▶ _What the exercise asks_:
Write out all of the entries exactly as given.

▶ _Data_:

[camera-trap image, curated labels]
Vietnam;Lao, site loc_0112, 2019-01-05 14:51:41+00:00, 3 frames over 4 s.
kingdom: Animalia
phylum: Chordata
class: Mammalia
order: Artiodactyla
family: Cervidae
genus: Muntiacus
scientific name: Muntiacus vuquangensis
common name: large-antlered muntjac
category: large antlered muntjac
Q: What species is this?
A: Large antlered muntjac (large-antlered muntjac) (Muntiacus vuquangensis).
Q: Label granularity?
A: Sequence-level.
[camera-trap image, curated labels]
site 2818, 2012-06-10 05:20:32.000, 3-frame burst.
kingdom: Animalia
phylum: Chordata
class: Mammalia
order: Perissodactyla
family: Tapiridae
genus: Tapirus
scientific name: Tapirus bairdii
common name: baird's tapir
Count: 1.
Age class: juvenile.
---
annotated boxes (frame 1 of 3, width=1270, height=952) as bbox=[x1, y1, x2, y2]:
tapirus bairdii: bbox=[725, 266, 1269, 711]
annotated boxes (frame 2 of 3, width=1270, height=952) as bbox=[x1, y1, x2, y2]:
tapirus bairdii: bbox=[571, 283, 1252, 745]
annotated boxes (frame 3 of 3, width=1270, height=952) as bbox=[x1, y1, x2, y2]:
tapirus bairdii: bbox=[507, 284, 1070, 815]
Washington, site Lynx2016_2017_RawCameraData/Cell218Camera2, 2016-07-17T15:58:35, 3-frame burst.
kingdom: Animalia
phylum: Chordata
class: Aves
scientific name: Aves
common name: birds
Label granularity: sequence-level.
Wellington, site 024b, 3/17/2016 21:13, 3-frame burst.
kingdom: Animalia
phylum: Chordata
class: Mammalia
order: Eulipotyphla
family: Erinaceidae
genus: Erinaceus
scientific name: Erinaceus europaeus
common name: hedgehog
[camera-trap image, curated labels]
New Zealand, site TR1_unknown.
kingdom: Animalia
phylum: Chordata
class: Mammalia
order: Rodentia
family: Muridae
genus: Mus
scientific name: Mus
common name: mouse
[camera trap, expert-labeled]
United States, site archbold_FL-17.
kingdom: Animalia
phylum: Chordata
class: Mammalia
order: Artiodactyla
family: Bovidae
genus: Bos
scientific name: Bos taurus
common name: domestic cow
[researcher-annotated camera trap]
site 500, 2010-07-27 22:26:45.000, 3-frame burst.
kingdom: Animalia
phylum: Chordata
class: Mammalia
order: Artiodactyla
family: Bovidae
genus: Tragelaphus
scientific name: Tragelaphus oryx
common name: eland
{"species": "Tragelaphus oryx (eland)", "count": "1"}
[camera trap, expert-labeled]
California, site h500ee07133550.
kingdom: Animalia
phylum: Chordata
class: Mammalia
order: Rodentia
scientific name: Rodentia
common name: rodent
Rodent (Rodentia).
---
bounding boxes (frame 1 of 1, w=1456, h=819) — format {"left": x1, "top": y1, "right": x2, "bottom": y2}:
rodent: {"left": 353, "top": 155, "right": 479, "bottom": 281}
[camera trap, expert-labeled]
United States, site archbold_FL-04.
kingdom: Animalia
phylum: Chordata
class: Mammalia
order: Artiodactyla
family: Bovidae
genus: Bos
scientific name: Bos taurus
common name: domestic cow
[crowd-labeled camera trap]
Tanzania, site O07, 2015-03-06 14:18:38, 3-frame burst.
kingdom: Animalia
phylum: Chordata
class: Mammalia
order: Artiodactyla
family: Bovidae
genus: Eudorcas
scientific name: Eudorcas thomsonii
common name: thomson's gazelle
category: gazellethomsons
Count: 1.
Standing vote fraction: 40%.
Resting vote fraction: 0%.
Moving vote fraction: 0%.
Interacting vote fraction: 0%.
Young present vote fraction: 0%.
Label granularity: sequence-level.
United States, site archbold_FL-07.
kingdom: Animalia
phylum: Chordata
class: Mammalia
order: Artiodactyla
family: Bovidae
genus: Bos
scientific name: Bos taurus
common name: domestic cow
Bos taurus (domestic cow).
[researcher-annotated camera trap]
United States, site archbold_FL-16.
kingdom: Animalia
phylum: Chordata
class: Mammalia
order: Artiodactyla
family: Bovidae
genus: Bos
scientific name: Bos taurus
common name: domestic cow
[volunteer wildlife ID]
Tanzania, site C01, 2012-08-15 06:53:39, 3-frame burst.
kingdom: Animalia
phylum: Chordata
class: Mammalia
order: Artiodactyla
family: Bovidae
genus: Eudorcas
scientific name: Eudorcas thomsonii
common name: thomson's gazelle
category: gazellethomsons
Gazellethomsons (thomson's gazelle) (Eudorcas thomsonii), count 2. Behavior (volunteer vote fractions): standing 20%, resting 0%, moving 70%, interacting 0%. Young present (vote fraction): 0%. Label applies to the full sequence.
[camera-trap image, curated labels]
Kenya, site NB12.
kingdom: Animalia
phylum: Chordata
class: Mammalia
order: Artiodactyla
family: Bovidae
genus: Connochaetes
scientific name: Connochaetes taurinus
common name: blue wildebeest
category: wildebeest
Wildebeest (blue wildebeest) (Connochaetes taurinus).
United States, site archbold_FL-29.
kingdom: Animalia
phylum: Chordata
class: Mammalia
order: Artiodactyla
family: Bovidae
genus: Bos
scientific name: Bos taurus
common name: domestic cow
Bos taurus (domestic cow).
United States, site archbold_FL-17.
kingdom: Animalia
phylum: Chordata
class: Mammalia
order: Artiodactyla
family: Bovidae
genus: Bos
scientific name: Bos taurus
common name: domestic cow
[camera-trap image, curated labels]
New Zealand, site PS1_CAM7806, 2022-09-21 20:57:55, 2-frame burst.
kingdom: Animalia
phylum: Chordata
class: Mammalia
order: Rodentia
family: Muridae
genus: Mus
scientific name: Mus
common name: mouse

▶ _Exercise response_:
[camera-trap image, curated labels]
Vietnam;Lao, site loc_0112, 2019-01-05 14:51:41+00:00, 3 frames over 4 s.
kingdom: Animalia
phylum: Chordata
class: Mammalia
order: Artiodactyla
family: Cervidae
genus: Muntiacus
scientific name: Muntiacus vuquangensis
common name: large-antlered muntjac
category: large antlered muntjac
Q: What species is this?
A: Large antlered muntjac (large-antlered muntjac) (Muntiacus vuquangensis).
Q: Label granularity?
A: Sequence-level.
[camera-trap image, curated labels]
site 2818, 2012-06-10 05:20:32.000, 3-frame burst.
kingdom: Animalia
phylum: Chordata
class: Mammalia
order: Perissodactyla
family: Tapiridae
genus: Tapirus
scientific name: Tapirus bairdii
common name: baird's tapir
Count: 1.
Age class: juvenile.
---
annotated boxes (frame 1 of 3, width=1270, height=952) as bbox=[x1, y1, x2, y2]:
tapirus bairdii: bbox=[725, 266, 1269, 711]
annotated boxes (frame 2 of 3, width=1270, height=952) as bbox=[x1, y1, x2, y2]:
tapirus bairdii: bbox=[571, 283, 1252, 745]
annotated boxes (frame 3 of 3, width=1270, height=952) as bbox=[x1, y1, x2, y2]:
tapirus bairdii: bbox=[507, 284, 1070, 815]
Washington, site Lynx2016_2017_RawCameraData/Cell218Camera2, 2016-07-17T15:58:35, 3-frame burst.
kingdom: Animalia
phylum: Chordata
class: Aves
scientific name: Aves
common name: birds
Label granularity: sequence-level.
Wellington, site 024b, 3/17/2016 21:13, 3-frame burst.
kingdom: Animalia
phylum: Chordata
class: Mammalia
order: Eulipotyphla
family: Erinaceidae
genus: Erinaceus
scientific name: Erinaceus europaeus
common name: hedgehog
[camera-trap image, curated labels]
New Zealand, site TR1_unknown.
kingdom: Animalia
phylum: Chordata
class: Mammalia
order: Rodentia
family: Muridae
genus: Mus
scientific name: Mus
common name: mouse
[camera trap, expert-labeled]
United States, site archbold_FL-17.
kingdom: Animalia
phylum: Chordata
class: Mammalia
order: Artiodactyla
family: Bovidae
genus: Bos
scientific name: Bos taurus
common name: domestic cow
[researcher-annotated camera trap]
site 500, 2010-07-27 22:26:45.000, 3-frame burst.
kingdom: Animalia
phylum: Chordata
class: Mammalia
order: Artiodactyla
family: Bovidae
genus: Tragelaphus
scientific name: Tragelaphus oryx
common name: eland
{"species": "Tragelaphus oryx (eland)", "count": "1"}
[camera trap, expert-labeled]
California, site h500ee07133550.
kingdom: Animalia
phylum: Chordata
class: Mammalia
order: Rodentia
scientific name: Rodentia
common name: rodent
Rodent (Rodentia).
---
bounding boxes (frame 1 of 1, w=1456, h=819) — format {"left": x1, "top": y1, "right": x2, "bottom": y2}:
rodent: {"left": 353, "top": 155, "right": 479, "bottom": 281}
[camera trap, expert-labeled]
United States, site archbold_FL-04.
kingdom: Animalia
phylum: Chordata
class: Mammalia
order: Artiodactyla
family: Bovidae
genus: Bos
scientific name: Bos taurus
common name: domestic cow
[crowd-labeled camera trap]
Tanzania, site O07, 2015-03-06 14:18:38, 3-frame burst.
kingdom: Animalia
phylum: Chordata
class: Mammalia
order: Artiodactyla
family: Bovidae
genus: Eudorcas
scientific name: Eudorcas thomsonii
common name: thomson's gazelle
category: gazellethomsons
Count: 1.
Standing vote fraction: 40%.
Resting vote fraction: 0%.
Moving vote fraction: 0%.
Interacting vote fraction: 0%.
Young present vote fraction: 0%.
Label granularity: sequence-level.
United States, site archbold_FL-07.
kingdom: Animalia
phylum: Chordata
class: Mammalia
order: Artiodactyla
family: Bovidae
genus: Bos
scientific name: Bos taurus
common name: domestic cow
Bos taurus (domestic cow).
[researcher-annotated camera trap]
United States, site archbold_FL-16.
kingdom: Animalia
phylum: Chordata
class: Mammalia
order: Artiodactyla
family: Bovidae
genus: Bos
scientific name: Bos taurus
common name: domestic cow
[volunteer wildlife ID]
Tanzania, site C01, 2012-08-15 06:53:39, 3-frame burst.
kingdom: Animalia
phylum: Chordata
class: Mammalia
order: Artiodactyla
family: Bovidae
genus: Eudorcas
scientific name: Eudorcas thomsonii
common name: thomson's gazelle
category: gazellethomsons
Gazellethomsons (thomson's gazelle) (Eudorcas thomsonii), count 2. Behavior (volunteer vote fractions): standing 20%, resting 0%, moving 70%, interacting 0%. Young present (vote fraction): 0%. Label applies to the full sequence.
[camera-trap image, curated labels]
Kenya, site NB12.
kingdom: Animalia
phylum: Chordata
class: Mammalia
order: Artiodactyla
family: Bovidae
genus: Connochaetes
scientific name: Connochaetes taurinus
common name: blue wildebeest
category: wildebeest
Wildebeest (blue wildebeest) (Connochaetes taurinus).
United States, site archbold_FL-29.
kingdom: Animalia
phylum: Chordata
class: Mammalia
order: Artiodactyla
family: Bovidae
genus: Bos
scientific name: Bos taurus
common name: domestic cow
Bos taurus (domestic cow).
United States, site archbold_FL-17.
kingdom: Animalia
phylum: Chordata
class: Mammalia
order: Artiodactyla
family: Bovidae
genus: Bos
scientific name: Bos taurus
common name: domestic cow
[camera-trap image, curated labels]
New Zealand, site PS1_CAM7806, 2022-09-21 20:57:55, 2-frame burst.
kingdom: Animalia
phylum: Chordata
class: Mammalia
order: Rodentia
family: Muridae
genus: Mus
scientific name: Mus
common name: mouse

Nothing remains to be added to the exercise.